### INSTRUCTION
Reproduce the following records exactly from the line containing "to the viewer?" onward, ending with the last line and including it.

### Records from a spatial question set
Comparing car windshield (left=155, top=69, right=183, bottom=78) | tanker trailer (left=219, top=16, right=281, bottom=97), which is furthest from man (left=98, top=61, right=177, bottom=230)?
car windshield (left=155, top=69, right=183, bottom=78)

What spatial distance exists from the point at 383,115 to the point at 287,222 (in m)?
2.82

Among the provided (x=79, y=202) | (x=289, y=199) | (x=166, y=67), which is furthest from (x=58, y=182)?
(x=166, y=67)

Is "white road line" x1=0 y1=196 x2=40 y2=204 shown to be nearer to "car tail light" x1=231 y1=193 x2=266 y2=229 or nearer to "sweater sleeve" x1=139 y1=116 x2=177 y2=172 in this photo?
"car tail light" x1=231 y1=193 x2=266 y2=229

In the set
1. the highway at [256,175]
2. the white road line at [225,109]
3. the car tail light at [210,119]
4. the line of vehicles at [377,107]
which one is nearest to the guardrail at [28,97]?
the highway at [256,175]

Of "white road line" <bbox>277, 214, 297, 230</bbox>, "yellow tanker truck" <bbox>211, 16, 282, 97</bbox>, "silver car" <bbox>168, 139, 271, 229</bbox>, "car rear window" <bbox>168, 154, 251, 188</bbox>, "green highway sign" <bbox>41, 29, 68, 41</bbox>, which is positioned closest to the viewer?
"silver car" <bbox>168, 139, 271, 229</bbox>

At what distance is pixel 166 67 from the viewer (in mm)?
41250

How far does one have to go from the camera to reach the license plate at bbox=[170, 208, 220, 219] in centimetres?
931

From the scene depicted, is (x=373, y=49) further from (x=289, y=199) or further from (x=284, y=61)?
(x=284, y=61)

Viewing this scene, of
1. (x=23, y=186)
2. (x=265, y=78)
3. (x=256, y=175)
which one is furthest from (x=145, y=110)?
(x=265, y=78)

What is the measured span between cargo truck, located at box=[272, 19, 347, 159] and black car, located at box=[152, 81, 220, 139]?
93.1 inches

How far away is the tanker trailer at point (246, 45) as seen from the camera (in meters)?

### RESULT
Of "white road line" <bbox>277, 214, 297, 230</bbox>, "yellow tanker truck" <bbox>211, 16, 282, 97</bbox>, "silver car" <bbox>168, 139, 271, 229</bbox>, "car rear window" <bbox>168, 154, 251, 188</bbox>, "green highway sign" <bbox>41, 29, 68, 41</bbox>, which is positioned closest to the viewer?
"silver car" <bbox>168, 139, 271, 229</bbox>

At what distance is pixel 166 67 from the viewer (in mm)?
41250

How far does one have to go from the camera to reach the license plate at bbox=[170, 208, 220, 219] in centimetres?
931

From the scene depicted, is (x=373, y=49) further from (x=289, y=199) or further from (x=284, y=61)?
(x=284, y=61)

Viewing this scene, of
1. (x=23, y=186)
2. (x=265, y=78)
3. (x=256, y=175)
which one is furthest from (x=145, y=110)?
(x=265, y=78)

What is the measured span between cargo truck, located at box=[272, 19, 347, 159] and black car, located at box=[152, 81, 220, 139]?
93.1 inches

How far away is the tanker trailer at point (246, 45) as seen from the camera (in meters)?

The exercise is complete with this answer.